Kiarostami, a cópia e a identidade
Inácio Araújo
Abaixo, reproduzo o texto publicado na Ilustrada da última sexta sobre “Cópia Fiel”.
Em seguida ao texto, alguns acréscimos.
“Cópia Fiel” é um filme de deslocamentos. Há, primeiro, uma mulher francesa que vive na Itália com o filho, onde tem uma galeria de arte. Há um escritor inglês que vai à Itália fazer uma palestra sobre o livro que escreveu. Há uma história onde se discute idéias sobre arte que mais parece uma paquera. Há uma história em que se discute o casamento, que parece uma discussão sobre arte.
São muitas as referências e não é difícil perder-se no meio delas. Talvez a mais evidente seja aquela enunciada por James Muller, o escritor do filme. Para ele, uma boa cópia equivale ao original, pois é o modo de olhar um objeto que é importante, não o objeto em si. Uma árvore na paisagem é uma árvore. Se deslocada para dentro de um museu, torna-se obra de arte. O olhar é que transforma o objeto em obra de arte (ou não).

|---|

PROBLEMA 1 — Nos registros, troque "knee pad" por "shin guard" no trecho que vai da linha com "If you had to pick from" até o fim dos registros. Reproduza apenas esse trecho, sem mudar mais nada.

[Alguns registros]
|---|

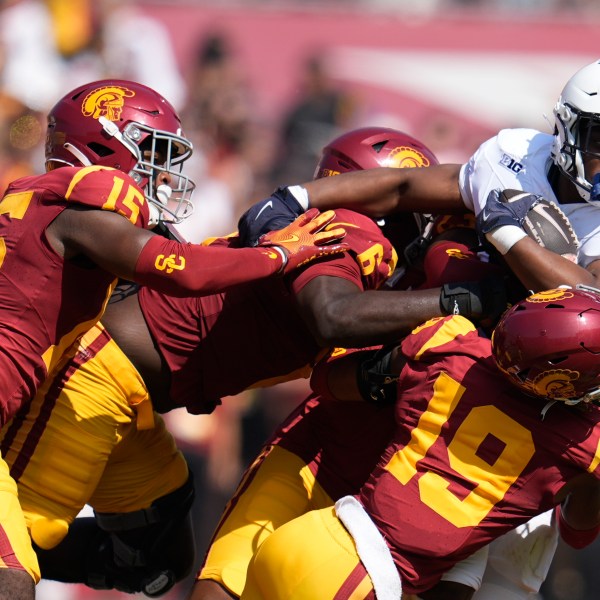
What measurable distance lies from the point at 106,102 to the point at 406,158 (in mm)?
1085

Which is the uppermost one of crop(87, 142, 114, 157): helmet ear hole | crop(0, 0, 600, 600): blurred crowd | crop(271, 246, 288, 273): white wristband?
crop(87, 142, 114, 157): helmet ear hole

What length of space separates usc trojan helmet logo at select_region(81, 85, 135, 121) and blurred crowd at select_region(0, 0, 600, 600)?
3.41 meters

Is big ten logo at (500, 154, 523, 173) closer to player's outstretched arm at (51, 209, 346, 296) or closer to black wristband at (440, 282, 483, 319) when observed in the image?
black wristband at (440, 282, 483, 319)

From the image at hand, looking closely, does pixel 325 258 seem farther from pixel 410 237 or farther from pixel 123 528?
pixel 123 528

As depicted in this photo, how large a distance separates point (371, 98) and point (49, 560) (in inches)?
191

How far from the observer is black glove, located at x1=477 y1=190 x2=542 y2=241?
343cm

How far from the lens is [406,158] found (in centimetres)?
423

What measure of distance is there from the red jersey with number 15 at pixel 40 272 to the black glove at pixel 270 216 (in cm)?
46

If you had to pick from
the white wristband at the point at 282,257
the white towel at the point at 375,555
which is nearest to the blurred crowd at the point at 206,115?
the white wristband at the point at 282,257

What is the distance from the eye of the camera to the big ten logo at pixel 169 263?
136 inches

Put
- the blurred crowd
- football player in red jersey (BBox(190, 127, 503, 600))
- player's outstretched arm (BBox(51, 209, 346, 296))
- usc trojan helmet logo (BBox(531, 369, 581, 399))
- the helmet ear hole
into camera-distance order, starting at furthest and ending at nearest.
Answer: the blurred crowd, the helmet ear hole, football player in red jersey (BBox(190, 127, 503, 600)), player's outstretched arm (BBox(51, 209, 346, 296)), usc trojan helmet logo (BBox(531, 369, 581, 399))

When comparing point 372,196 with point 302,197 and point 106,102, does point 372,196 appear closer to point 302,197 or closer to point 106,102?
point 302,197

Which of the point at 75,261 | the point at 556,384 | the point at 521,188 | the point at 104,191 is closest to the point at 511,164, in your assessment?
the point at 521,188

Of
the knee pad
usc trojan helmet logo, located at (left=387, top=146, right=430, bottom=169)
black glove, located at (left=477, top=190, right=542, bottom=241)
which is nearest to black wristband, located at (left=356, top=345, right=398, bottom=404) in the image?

|---|

PROBLEMA 2 — Diga se cada afirmação concorda com o texto sobre "Cópia Fiel", citando as palavras dele que decidem a resposta: (a) a mulher francesa vive na Itália com o filho; (b) o escritor inglês vai à Itália para visitar uma exposição; (c) para James Muller, uma boa cópia vale menos que o original.

RESULTADO CORRETO 1 —
If you had to pick from
the white wristband at the point at 282,257
the white towel at the point at 375,555
which is nearest to the blurred crowd at the point at 206,115?
the white wristband at the point at 282,257

What is the distance from the eye of the camera to the big ten logo at pixel 169 263?
136 inches

Put
- the blurred crowd
- football player in red jersey (BBox(190, 127, 503, 600))
- player's outstretched arm (BBox(51, 209, 346, 296))
- usc trojan helmet logo (BBox(531, 369, 581, 399))
- the helmet ear hole
into camera-distance order, starting at furthest and ending at nearest.
Answer: the blurred crowd, the helmet ear hole, football player in red jersey (BBox(190, 127, 503, 600)), player's outstretched arm (BBox(51, 209, 346, 296)), usc trojan helmet logo (BBox(531, 369, 581, 399))

When comparing point 372,196 with point 302,197 and point 106,102, does point 372,196 appear closer to point 302,197 or closer to point 106,102?
point 302,197

Which of the point at 75,261 | the point at 556,384 | the point at 521,188 | the point at 104,191 is closest to the point at 511,164, in your assessment?
the point at 521,188

Of
the shin guard
usc trojan helmet logo, located at (left=387, top=146, right=430, bottom=169)
black glove, located at (left=477, top=190, right=542, bottom=241)
which is nearest to black wristband, located at (left=356, top=345, right=398, bottom=404) in the image?

RESULTADO CORRETO 2 —
(a) Sim: "uma mulher francesa que vive na Itália com o filho".
(b) Não: "vai à Itália fazer uma palestra sobre o livro que escreveu".
(c) Não: "uma boa cópia equivale ao original".